Foucault, Michel. The History of Sexuality: An Introduction Volume I. New York: Vintage Books. 1990.
On telling children (who had no sex) to not discuss or talk about sex.
“These are the characteristic features attributed to repression, which serve to distinguish it from the prohibitions maintained by penal law: repression operated as a sentence to disappear, but also as an injunction to silence, an affirmation of nonexistence, and, by implication, an admission that there was nothing to say about such things, nothing to see, and nothing to know” (4).
“What is at issue, briefly, is the over-all “discursive fact,” the way in which sex is “put into discourse” (11).
“As if in order to gain mastery over it in reality, it had first been necessary to subjugate it at the level of language, control its free circulation in speech, expunge it from the things that were said, and extinguish the words that rendered it too visibly present” (17).
“A twofold evolution tended to make the flesh into the root of all evil, shifting the most important moment of transgression from the act itself into the stirrings –so difficult to perceive and formulate—of desire” (20).
“all those social controls, cropping up at the end of the last century, which screened the sexuality of couples, parents and children, dangerous and endangered adolescents—undertaking to protect, separate, and forewarn, signaling the perils everywhere, awakening people’s attention, calling for diagnoses, piling up reports, organizing therapies. These sites radiated discourses aimed at sex, intensifying people’s awareness of it as a constant danger, and this in turn created a further incentive to talk about it” (31).
“We must not forget that by making sex into that which, above all else, had to be confessed, the Christian pastoral always presented it as the disquieting enigma: not a thing which stubbornly shows itself, but one which always hides, the insidious presence that speaks in a voice so muted and often disguised that one risks remaining deaf to iit” (35).
When something must be confessed then it must be a great sin. That plus the fact that it was especially taboo for women create the perfect atmosphere for guilt rhetoric.
"This much is undeniable: the learned discourse on sex that was pronounced in the nineteenth century was imbued with age-old delusions, but also with systematic blindnesses: a refusal to see and understand” (55).

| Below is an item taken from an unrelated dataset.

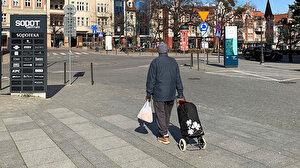 Polonya'da koronavirüs ile ilgili farklı bir yöntem: 18 yaşından küçükler tek başına sokağa çıkamayacak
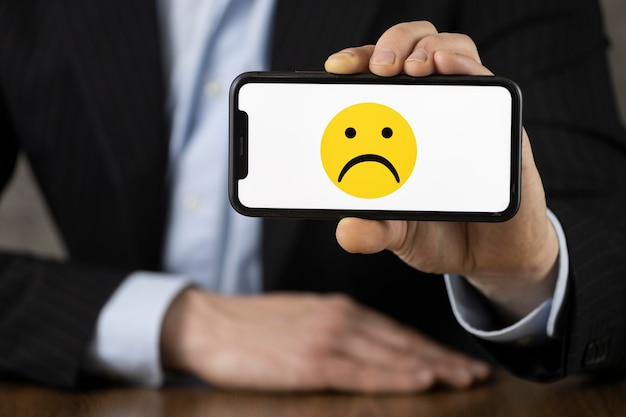 Asortyment z widokiem z przodu z emoji na smartfonie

“On the face of it at least, our civilization possesses no ars erotica. In return, it is undoubtedly the only civilization to practice a scientia sexualis; or rather, the only civilization to have developed over the centuries procedures for telling the truth of sex which are geared to a form of knowledge-power strictly opposed to the art of initiations and the masterful secret: I have in mind the confession” (58).
“Let me offer a general and tactical reason that seems self-evident: power is tolerable only on condition that is maks a substantial part of itself. Its success is proportional to its ability to hide its own mechanisms” (86).
WHY guilt is so powerful!!!!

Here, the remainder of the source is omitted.